解缙見吳王沒有正面回答剛才的問題,隻得說道:“罪臣曾代郎中王國用上疏爲韓國公辯冤,後又代禦史夏長文狀告禦史袁泰蔑視朝綱,貪贓枉法,陷害忠良之罪,聖上認爲罪臣缺乏涵養,便革了官職,讓罪臣之父進京,将罪臣帶回老家,修身養性,閉門思過!”
聽到解缙曾爲李善長伸冤,瞬間對他的印象好了一些,有種想留下他的想法,但轉念一想,這家夥舉行輕浮,行爲放蕩,現在确實難堪大用,盡管如此,還是決定給他一次機會,于是故意說道:“解缙,你認爲你有罪嗎?”
解缙沉聲道:“回殿下,爲忠良之臣伸冤,檢舉不法之臣,乃爲臣子的本分,罪臣認爲無罪,但君言有罪,罪臣當有罪!”
如果隻是前面兩句話,朱英會把他留下,但加上最後一句就有些耍小聰明了,這個回答看似有道理,甚至滴水不漏,其實就是一句屁話。
接着,朱英又問道:“本王聽說你當年可是鄉試第一名解元,殿試的時候又差點奪了狀元,和你同一批殿試的狀元任亨泰都馬上升到禮部尚書了,你就這麽灰溜溜的回鄉了,甘心嗎?”

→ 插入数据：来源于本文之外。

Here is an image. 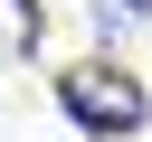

解缙心一橫,說道:“罪臣确實心有不甘,罪臣自問,才華能力皆不在任亨泰之下!”
“你的意思是,是皇上不辨是非了?”
“罪臣不敢!”
朱英笑了笑,緩緩說道:“你說得對,你的事本王聽皇上說過,雖然作風上有些不檢點,愛耍些小聰明,但不否認,你是有大才的,一個敢說實話的正臣,皇上對你也是贊不絕口,,,”
“皇上之所以将你趕回家,是因爲你得罪的人實在太多了,擔心你招緻衆怒,才用了這以進爲退之策,實則是希望你回鄉韬光養晦,提高自己,待十年後,再次出山,朝廷再對你委以重任,本王希望你能明白皇上對你的一片苦心!”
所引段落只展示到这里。